→ Action item
Write out the rows below as a numbered list with no blank lines, and leave the pictures out.

→ Data section
=== Section Start ===

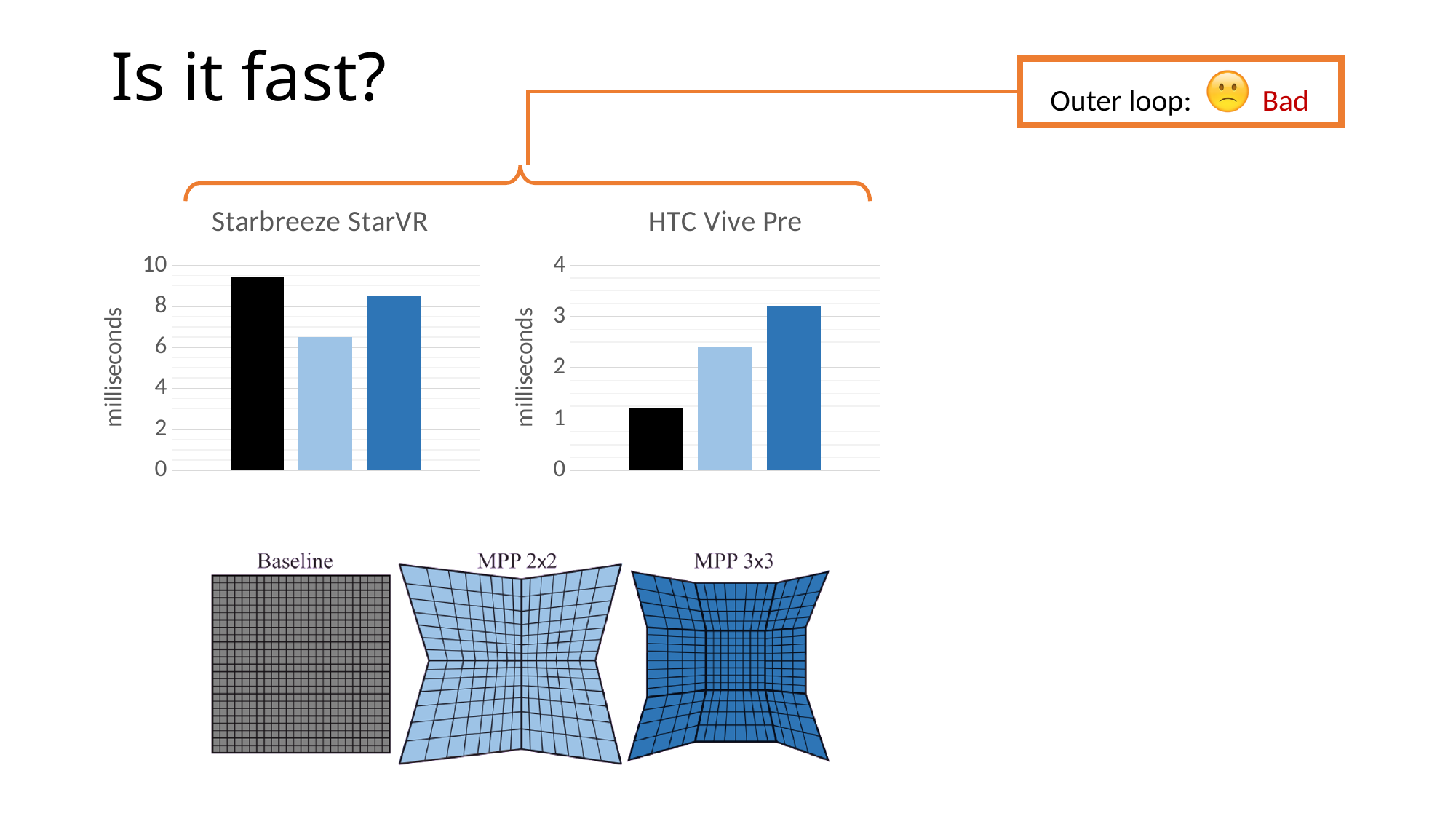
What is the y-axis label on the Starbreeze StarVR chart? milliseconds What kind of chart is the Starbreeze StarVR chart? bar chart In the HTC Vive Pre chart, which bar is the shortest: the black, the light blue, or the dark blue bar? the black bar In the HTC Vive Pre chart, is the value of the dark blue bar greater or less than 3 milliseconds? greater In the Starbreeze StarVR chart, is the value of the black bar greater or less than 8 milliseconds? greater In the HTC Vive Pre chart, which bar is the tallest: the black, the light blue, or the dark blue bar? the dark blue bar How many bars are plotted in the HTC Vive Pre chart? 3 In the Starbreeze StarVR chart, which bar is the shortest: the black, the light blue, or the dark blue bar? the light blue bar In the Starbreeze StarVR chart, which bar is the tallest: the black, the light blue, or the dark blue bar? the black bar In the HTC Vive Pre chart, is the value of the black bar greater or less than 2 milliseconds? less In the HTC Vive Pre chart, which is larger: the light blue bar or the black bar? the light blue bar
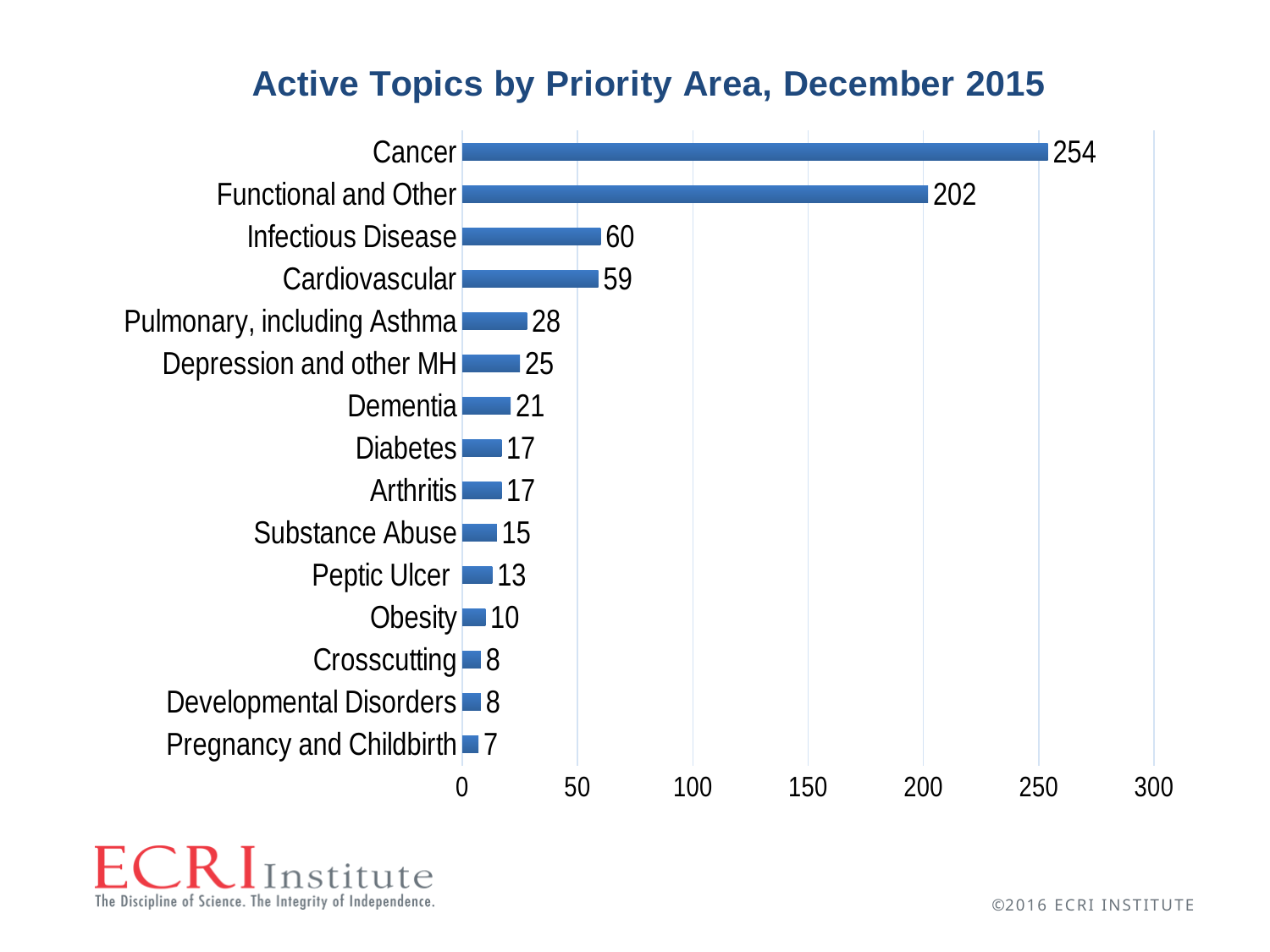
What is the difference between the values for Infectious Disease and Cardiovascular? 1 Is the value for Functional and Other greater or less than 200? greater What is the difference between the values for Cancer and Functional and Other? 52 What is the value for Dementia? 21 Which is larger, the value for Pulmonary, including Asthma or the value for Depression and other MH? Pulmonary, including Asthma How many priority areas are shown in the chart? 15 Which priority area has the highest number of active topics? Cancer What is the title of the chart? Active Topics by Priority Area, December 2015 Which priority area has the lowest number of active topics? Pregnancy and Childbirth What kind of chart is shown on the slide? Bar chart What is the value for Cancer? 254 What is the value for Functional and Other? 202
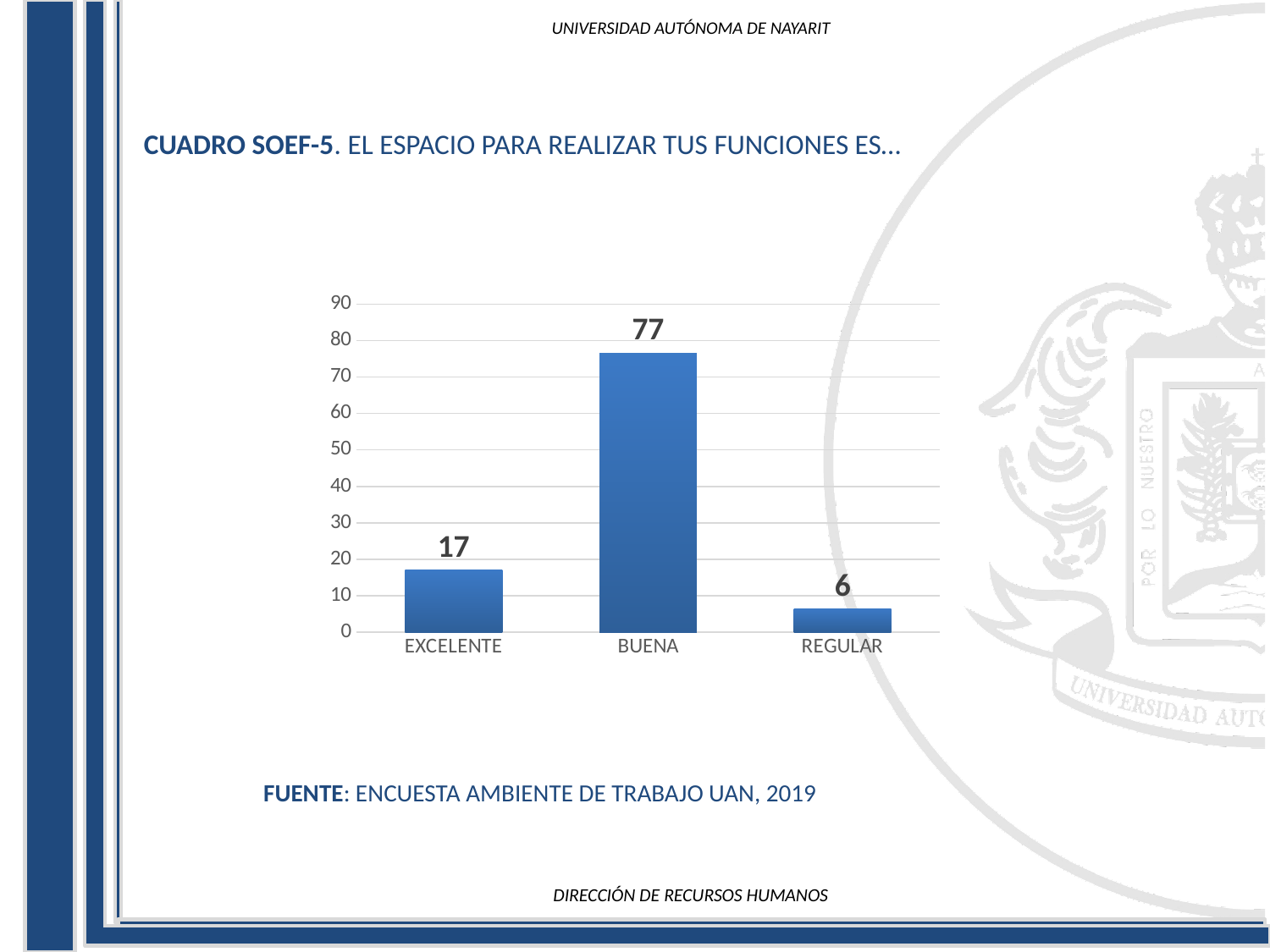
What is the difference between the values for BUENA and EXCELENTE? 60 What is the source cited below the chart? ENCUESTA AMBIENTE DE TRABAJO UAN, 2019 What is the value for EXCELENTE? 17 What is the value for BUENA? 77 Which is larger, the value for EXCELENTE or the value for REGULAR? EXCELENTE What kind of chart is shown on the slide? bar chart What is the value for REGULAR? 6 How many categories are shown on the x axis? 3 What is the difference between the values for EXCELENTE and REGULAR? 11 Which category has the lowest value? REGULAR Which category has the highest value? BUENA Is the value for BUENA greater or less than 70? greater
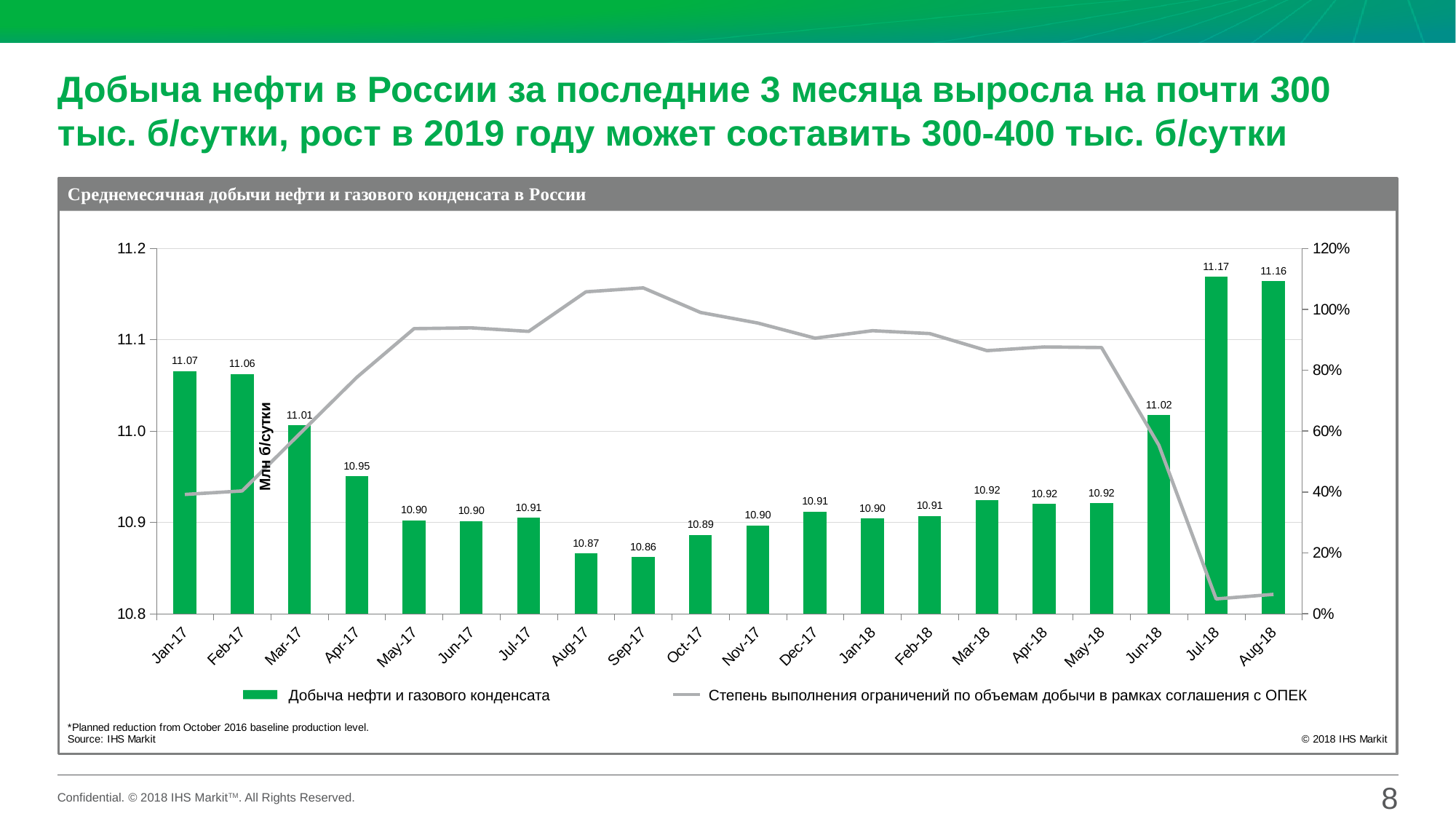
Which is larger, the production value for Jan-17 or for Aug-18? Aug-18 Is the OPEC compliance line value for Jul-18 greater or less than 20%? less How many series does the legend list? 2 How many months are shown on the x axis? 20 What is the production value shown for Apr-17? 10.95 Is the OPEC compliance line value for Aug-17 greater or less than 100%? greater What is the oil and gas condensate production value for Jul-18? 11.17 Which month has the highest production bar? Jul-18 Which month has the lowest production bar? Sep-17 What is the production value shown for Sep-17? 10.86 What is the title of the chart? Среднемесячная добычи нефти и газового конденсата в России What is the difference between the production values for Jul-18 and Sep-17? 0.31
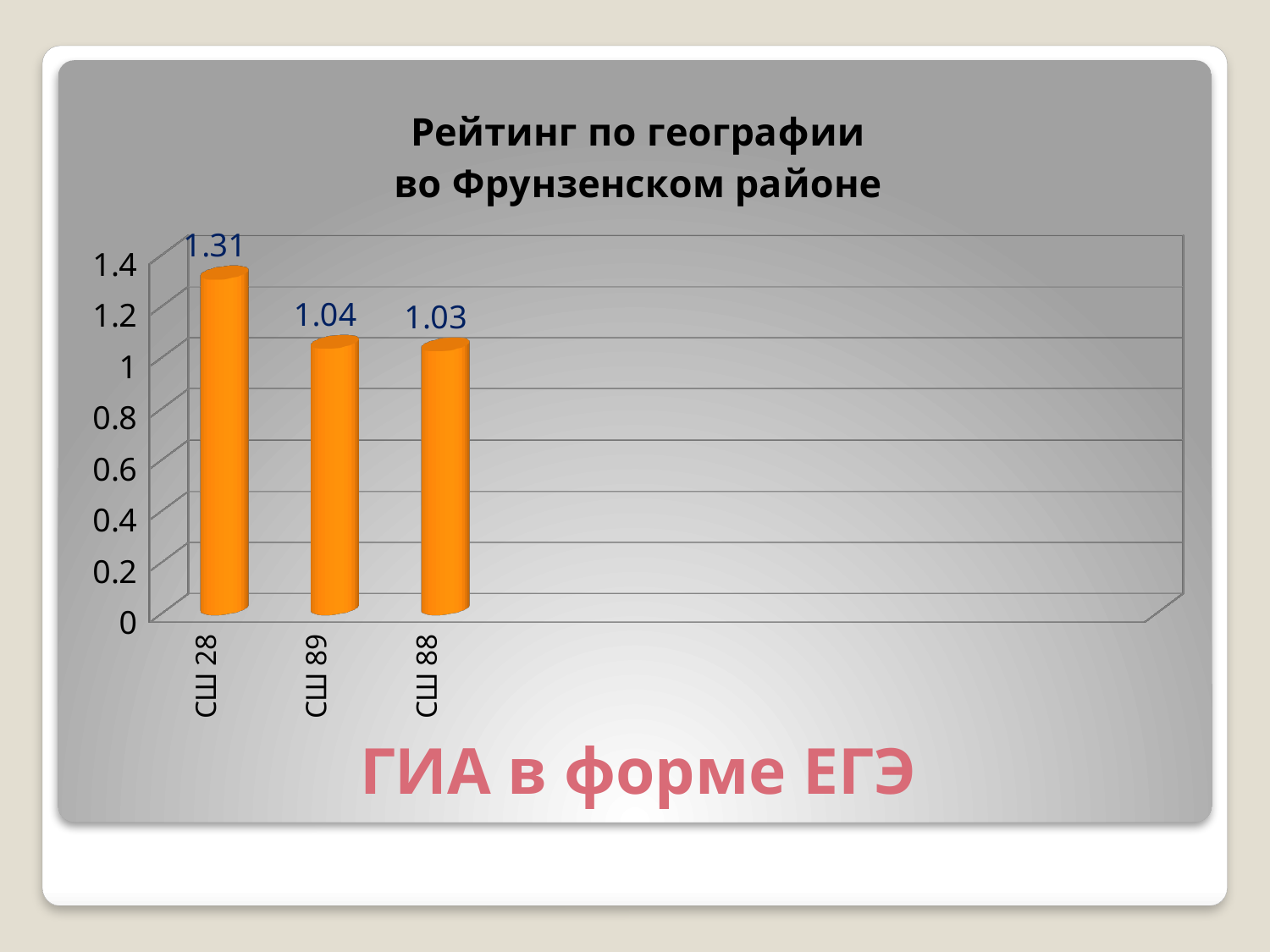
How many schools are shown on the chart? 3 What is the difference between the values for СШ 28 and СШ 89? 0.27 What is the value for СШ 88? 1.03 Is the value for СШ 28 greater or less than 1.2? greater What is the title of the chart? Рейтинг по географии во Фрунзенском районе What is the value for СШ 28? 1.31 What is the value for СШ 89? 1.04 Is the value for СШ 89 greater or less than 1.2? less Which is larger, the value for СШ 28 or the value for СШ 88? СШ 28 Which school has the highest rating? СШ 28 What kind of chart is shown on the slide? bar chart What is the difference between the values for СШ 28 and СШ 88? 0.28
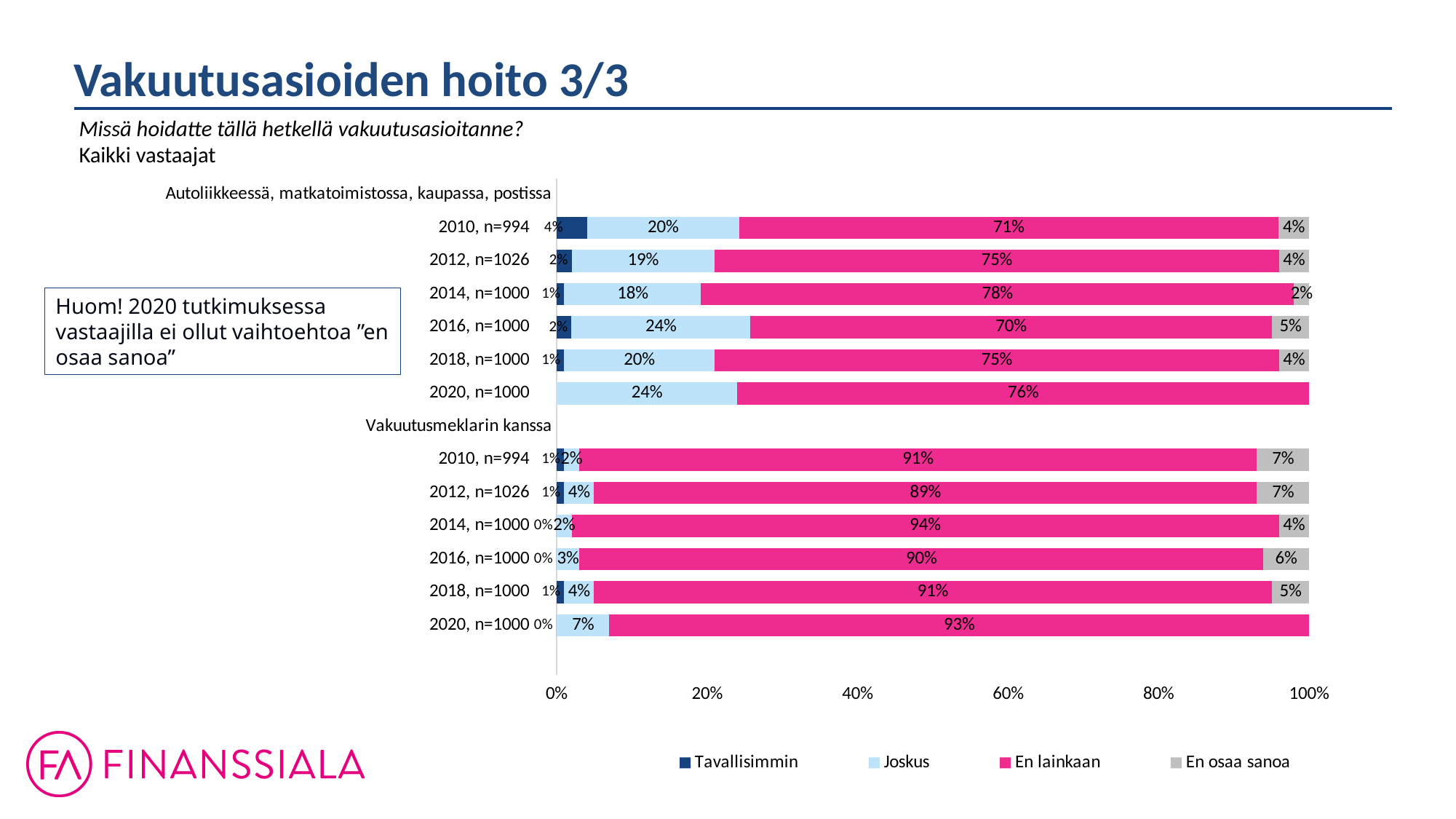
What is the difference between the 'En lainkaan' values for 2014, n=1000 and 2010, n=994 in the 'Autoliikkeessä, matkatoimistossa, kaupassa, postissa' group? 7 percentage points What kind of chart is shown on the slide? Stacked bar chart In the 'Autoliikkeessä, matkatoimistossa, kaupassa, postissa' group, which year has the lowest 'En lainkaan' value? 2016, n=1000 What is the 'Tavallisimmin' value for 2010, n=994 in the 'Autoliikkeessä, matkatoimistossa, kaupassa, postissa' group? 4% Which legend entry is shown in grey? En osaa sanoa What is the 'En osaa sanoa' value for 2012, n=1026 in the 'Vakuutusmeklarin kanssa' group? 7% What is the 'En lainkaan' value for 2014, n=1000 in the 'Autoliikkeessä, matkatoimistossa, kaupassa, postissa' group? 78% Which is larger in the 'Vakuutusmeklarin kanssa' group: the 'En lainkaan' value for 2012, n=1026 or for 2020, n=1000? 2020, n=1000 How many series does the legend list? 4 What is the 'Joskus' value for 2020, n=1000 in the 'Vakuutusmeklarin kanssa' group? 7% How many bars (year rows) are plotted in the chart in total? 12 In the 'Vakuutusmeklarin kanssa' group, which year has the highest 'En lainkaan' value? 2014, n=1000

=== Section End ===

→ Written solution
1. What is the y-axis label on the Starbreeze StarVR chart? milliseconds What kind of chart is the Starbreeze StarVR chart? bar chart In the HTC Vive Pre chart, which bar is the shortest: the black, the light blue, or the dark blue bar? the black bar In the HTC Vive Pre chart, is the value of the dark blue bar greater or less than 3 milliseconds? greater In the Starbreeze StarVR chart, is the value of the black bar greater or less than 8 milliseconds? greater In the HTC Vive Pre chart, which bar is the tallest: the black, the light blue, or the dark blue bar? the dark blue bar How many bars are plotted in the HTC Vive Pre chart? 3 In the Starbreeze StarVR chart, which bar is the shortest: the black, the light blue, or the dark blue bar? the light blue bar In the Starbreeze StarVR chart, which bar is the tallest: the black, the light blue, or the dark blue bar? the black bar In the HTC Vive Pre chart, is the value of the black bar greater or less than 2 milliseconds? less In the HTC Vive Pre chart, which is larger: the light blue bar or the black bar? the light blue bar
2. What is the difference between the values for Infectious Disease and Cardiovascular? 1 Is the value for Functional and Other greater or less than 200? greater What is the difference between the values for Cancer and Functional and Other? 52 What is the value for Dementia? 21 Which is larger, the value for Pulmonary, including Asthma or the value for Depression and other MH? Pulmonary, including Asthma How many priority areas are shown in the chart? 15 Which priority area has the highest number of active topics? Cancer What is the title of the chart? Active Topics by Priority Area, December 2015 Which priority area has the lowest number of active topics? Pregnancy and Childbirth What kind of chart is shown on the slide? Bar chart What is the value for Cancer? 254 What is the value for Functional and Other? 202
3. What is the difference between the values for BUENA and EXCELENTE? 60 What is the source cited below the chart? ENCUESTA AMBIENTE DE TRABAJO UAN, 2019 What is the value for EXCELENTE? 17 What is the value for BUENA? 77 Which is larger, the value for EXCELENTE or the value for REGULAR? EXCELENTE What kind of chart is shown on the slide? bar chart What is the value for REGULAR? 6 How many categories are shown on the x axis? 3 What is the difference between the values for EXCELENTE and REGULAR? 11 Which category has the lowest value? REGULAR Which category has the highest value? BUENA Is the value for BUENA greater or less than 70? greater
4. Which is larger, the production value for Jan-17 or for Aug-18? Aug-18 Is the OPEC compliance line value for Jul-18 greater or less than 20%? less How many series does the legend list? 2 How many months are shown on the x axis? 20 What is the production value shown for Apr-17? 10.95 Is the OPEC compliance line value for Aug-17 greater or less than 100%? greater What is the oil and gas condensate production value for Jul-18? 11.17 Which month has the highest production bar? Jul-18 Which month has the lowest production bar? Sep-17 What is the production value shown for Sep-17? 10.86 What is the title of the chart? Среднемесячная добычи нефти и газового конденсата в России What is the difference between the production values for Jul-18 and Sep-17? 0.31
5. How many schools are shown on the chart? 3 What is the difference between the values for СШ 28 and СШ 89? 0.27 What is the value for СШ 88? 1.03 Is the value for СШ 28 greater or less than 1.2? greater What is the title of the chart? Рейтинг по географии во Фрунзенском районе What is the value for СШ 28? 1.31 What is the value for СШ 89? 1.04 Is the value for СШ 89 greater or less than 1.2? less Which is larger, the value for СШ 28 or the value for СШ 88? СШ 28 Which school has the highest rating? СШ 28 What kind of chart is shown on the slide? bar chart What is the difference between the values for СШ 28 and СШ 88? 0.28
6. What is the difference between the 'En lainkaan' values for 2014, n=1000 and 2010, n=994 in the 'Autoliikkeessä, matkatoimistossa, kaupassa, postissa' group? 7 percentage points What kind of chart is shown on the slide? Stacked bar chart In the 'Autoliikkeessä, matkatoimistossa, kaupassa, postissa' group, which year has the lowest 'En lainkaan' value? 2016, n=1000 What is the 'Tavallisimmin' value for 2010, n=994 in the 'Autoliikkeessä, matkatoimistossa, kaupassa, postissa' group? 4% Which legend entry is shown in grey? En osaa sanoa What is the 'En osaa sanoa' value for 2012, n=1026 in the 'Vakuutusmeklarin kanssa' group? 7% What is the 'En lainkaan' value for 2014, n=1000 in the 'Autoliikkeessä, matkatoimistossa, kaupassa, postissa' group? 78% Which is larger in the 'Vakuutusmeklarin kanssa' group: the 'En lainkaan' value for 2012, n=1026 or for 2020, n=1000? 2020, n=1000 How many series does the legend list? 4 What is the 'Joskus' value for 2020, n=1000 in the 'Vakuutusmeklarin kanssa' group? 7% How many bars (year rows) are plotted in the chart in total? 12 In the 'Vakuutusmeklarin kanssa' group, which year has the highest 'En lainkaan' value? 2014, n=1000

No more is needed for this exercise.